Oura Ring 4(写真=Oura)

スマートリングを手掛けるOuraが、米証券取引委員会(SEC)に新規株式公開(IPO)に向けた関連書類を非公開で提出し、上場準備に入った。成長が続くウェアラブル市場の中でも、スマートリング分野に投資家の関心が本格的に向かうきっかけになる可能性がある。

Engadgetが21日(現地時間)に報じたところによると、OuraはGoldman Sachs、Morgan Stanley、JPMorgan Chaseなどの大手投資銀行とIPO手続きを進めている。具体的な上場時期は明らかにしていないが、関係者の間では年内上場の可能性が高いとみられているという。

Ouraは2013年設立のフィンランド発のウェアラブル企業。指に装着するスマートリング型の健康管理デバイスで知られる。直近の8億7500万ドルの資金調達後、企業価値は約110億ドルと評価されたという。

同社は販売拡大を背景に、上場準備を加速している。トム・ヘイルCEOは、昨年時点でスマートリングの累計販売台数が550万台に達したと明らかにした。さらに、今年の売上高は15億ドル規模に達する見通しを示しており、2024年実績のおよそ3倍に当たるとしている。

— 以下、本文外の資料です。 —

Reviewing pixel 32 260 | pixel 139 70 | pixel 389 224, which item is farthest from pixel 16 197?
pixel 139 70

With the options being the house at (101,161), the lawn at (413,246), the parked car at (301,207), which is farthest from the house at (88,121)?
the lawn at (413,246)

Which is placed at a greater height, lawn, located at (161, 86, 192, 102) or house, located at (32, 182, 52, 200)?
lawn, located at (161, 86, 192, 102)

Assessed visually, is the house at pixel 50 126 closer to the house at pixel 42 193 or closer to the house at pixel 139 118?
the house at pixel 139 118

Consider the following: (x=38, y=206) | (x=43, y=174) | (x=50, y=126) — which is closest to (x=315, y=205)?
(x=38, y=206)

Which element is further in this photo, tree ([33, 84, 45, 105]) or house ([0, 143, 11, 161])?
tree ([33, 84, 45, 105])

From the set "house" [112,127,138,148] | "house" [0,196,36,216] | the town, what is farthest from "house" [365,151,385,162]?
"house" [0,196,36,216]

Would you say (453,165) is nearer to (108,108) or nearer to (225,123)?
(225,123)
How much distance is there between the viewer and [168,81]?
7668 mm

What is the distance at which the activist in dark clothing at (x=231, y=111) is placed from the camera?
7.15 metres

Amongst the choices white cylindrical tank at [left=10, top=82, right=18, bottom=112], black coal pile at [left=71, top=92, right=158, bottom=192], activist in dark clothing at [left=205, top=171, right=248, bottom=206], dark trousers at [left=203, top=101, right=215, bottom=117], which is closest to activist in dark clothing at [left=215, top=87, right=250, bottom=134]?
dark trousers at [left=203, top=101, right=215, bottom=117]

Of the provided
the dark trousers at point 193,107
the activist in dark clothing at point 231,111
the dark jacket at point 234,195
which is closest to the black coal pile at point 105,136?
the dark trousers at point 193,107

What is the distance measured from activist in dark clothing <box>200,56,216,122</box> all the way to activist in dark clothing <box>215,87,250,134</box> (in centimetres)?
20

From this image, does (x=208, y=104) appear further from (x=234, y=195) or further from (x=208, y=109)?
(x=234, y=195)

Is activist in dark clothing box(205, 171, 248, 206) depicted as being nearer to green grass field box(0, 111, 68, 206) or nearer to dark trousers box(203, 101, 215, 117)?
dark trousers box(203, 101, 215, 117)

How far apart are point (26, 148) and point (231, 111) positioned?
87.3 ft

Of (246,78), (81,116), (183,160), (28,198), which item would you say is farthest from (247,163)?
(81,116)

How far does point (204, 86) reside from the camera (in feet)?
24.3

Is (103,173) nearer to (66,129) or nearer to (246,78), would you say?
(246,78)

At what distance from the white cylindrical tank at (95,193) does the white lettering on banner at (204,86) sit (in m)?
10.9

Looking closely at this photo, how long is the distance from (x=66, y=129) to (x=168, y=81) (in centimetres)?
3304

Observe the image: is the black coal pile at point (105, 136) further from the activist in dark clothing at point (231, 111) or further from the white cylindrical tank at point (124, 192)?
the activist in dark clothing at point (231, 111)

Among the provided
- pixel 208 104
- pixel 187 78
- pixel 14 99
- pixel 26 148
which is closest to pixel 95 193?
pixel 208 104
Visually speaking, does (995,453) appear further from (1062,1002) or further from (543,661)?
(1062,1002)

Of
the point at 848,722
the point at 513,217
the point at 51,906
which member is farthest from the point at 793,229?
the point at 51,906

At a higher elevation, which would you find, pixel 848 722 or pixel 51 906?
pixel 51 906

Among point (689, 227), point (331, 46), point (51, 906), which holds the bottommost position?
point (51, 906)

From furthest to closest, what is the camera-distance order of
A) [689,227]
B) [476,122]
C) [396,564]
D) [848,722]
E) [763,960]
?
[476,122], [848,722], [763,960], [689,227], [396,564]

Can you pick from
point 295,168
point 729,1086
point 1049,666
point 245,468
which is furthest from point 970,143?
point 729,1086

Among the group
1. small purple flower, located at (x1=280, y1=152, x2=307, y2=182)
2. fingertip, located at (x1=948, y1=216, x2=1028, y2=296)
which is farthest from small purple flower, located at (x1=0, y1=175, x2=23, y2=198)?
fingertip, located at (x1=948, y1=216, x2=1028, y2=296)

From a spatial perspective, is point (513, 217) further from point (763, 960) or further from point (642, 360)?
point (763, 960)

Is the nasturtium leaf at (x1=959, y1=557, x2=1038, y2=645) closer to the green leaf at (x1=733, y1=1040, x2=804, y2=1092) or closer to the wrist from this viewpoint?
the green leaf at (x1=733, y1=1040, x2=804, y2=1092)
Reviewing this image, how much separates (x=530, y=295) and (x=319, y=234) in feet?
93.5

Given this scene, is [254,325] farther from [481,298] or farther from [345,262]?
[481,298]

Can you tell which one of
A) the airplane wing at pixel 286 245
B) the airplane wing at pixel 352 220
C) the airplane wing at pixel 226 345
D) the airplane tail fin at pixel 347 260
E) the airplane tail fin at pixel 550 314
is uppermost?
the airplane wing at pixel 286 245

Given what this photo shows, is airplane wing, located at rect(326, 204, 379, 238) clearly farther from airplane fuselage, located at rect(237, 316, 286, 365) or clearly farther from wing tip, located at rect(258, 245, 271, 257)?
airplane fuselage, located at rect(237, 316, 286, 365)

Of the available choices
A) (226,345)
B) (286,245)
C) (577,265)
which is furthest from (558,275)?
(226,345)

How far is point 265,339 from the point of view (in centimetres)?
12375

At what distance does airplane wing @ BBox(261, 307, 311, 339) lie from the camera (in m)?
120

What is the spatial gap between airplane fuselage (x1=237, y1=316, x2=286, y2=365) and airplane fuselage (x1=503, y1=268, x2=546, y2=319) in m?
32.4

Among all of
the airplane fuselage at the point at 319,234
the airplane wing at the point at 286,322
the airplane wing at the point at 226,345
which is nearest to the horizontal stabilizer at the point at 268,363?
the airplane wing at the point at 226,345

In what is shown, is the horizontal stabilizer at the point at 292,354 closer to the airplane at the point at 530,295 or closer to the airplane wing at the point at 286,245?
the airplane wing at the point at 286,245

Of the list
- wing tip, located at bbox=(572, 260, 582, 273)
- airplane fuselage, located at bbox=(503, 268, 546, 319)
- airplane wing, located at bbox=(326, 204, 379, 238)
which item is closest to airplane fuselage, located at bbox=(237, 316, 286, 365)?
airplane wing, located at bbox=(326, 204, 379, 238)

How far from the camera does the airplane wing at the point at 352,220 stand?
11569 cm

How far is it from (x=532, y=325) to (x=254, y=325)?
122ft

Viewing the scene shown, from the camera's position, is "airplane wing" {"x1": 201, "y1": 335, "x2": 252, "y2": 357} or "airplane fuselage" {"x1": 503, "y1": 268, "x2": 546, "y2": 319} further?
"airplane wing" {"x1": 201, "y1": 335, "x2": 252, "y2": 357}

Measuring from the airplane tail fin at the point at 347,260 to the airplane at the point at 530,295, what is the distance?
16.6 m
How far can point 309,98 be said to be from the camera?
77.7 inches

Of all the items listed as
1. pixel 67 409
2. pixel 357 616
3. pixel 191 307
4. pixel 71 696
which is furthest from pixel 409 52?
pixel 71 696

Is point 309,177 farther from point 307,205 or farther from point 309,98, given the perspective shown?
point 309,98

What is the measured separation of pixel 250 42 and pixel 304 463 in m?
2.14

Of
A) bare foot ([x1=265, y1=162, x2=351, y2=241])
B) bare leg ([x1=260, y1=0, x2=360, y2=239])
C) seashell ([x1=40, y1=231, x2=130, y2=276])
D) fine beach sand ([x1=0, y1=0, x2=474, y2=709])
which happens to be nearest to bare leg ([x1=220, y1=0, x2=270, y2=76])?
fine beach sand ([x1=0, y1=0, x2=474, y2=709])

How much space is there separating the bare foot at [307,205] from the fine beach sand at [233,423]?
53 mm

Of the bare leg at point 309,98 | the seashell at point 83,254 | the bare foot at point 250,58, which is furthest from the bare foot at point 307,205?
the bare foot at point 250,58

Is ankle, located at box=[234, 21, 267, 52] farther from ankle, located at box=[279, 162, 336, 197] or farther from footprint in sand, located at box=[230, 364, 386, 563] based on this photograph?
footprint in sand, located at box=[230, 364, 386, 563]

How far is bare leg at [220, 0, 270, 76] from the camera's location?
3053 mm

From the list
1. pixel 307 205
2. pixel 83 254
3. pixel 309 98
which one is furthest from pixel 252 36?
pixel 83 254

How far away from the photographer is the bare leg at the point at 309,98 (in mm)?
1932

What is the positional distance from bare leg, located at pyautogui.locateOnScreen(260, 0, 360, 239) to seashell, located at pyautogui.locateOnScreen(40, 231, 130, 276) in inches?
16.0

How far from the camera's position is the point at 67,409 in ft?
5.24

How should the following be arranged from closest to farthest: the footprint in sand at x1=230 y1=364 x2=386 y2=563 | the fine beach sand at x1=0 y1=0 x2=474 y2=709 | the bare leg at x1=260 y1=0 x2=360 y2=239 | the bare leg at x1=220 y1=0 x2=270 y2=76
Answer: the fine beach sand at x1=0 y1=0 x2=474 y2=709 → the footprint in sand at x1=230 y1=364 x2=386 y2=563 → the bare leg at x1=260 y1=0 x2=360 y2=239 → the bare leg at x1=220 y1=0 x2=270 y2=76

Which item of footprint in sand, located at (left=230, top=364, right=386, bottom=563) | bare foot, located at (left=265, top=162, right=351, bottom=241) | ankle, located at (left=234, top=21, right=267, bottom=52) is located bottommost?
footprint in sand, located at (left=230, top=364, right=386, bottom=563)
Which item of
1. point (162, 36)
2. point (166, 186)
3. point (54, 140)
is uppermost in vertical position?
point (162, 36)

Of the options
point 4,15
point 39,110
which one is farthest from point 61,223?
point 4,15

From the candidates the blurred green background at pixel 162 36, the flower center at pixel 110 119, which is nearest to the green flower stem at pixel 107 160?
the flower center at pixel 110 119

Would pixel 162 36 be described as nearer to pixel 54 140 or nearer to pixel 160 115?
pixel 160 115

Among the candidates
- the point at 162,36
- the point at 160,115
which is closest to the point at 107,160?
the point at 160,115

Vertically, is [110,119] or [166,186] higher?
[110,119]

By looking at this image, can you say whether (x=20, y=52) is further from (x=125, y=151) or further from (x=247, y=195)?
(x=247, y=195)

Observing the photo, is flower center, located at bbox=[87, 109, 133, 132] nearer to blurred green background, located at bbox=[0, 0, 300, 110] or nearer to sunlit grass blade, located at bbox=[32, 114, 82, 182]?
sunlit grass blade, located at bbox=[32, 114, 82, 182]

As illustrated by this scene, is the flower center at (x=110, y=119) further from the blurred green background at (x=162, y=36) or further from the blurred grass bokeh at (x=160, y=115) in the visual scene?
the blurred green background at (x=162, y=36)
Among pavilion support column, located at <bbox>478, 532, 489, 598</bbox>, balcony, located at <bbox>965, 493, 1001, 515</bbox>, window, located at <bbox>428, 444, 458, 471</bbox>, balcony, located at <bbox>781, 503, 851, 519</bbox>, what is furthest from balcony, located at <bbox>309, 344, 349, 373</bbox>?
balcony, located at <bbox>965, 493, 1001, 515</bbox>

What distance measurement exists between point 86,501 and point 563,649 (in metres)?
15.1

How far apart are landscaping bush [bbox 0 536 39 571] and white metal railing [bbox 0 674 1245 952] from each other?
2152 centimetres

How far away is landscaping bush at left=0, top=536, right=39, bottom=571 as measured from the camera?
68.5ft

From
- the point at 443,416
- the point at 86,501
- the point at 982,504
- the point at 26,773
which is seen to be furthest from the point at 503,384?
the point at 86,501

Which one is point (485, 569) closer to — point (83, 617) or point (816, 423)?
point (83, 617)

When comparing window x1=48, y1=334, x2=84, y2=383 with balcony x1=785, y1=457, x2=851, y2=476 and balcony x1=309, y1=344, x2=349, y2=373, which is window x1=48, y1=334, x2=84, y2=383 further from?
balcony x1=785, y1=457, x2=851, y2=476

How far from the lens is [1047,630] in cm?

Ouraは、スマートウォッチが主流だったウェアラブル市場で、リング型デバイスという独自路線で成長してきた。最新製品「Oura Ring 4」は、小型の筐体に睡眠トラッキングや心拍測定、活動分析などの機能を備える。一部レビューでは、競合製品を上回る完成度との評価も出ている。

市場では、今回のIPO準備が単なる1社の上場にとどまらず、ウェアラブル市場の方向性を占う案件になり得るとの見方もある。足元では、テック業界で大型未上場企業の上場機運が再び高まっている。記事では、OpenAIに早ければ9月にも上場の可能性があるとの観測が出ているほか、SpaceXもナスダック上場に向けた手続きを進めていると伝えている。

健康データとAIを組み合わせたウェアラブル市場が拡大する中、Ouraが公開市場でどのような評価を受けるかが次の焦点となる。スマートウォッチ中心の市場で、スマートリングが新たなカテゴリーとして定着できるか。あわせて、同社が示した高成長見通しが実績に結び付くかも注目される。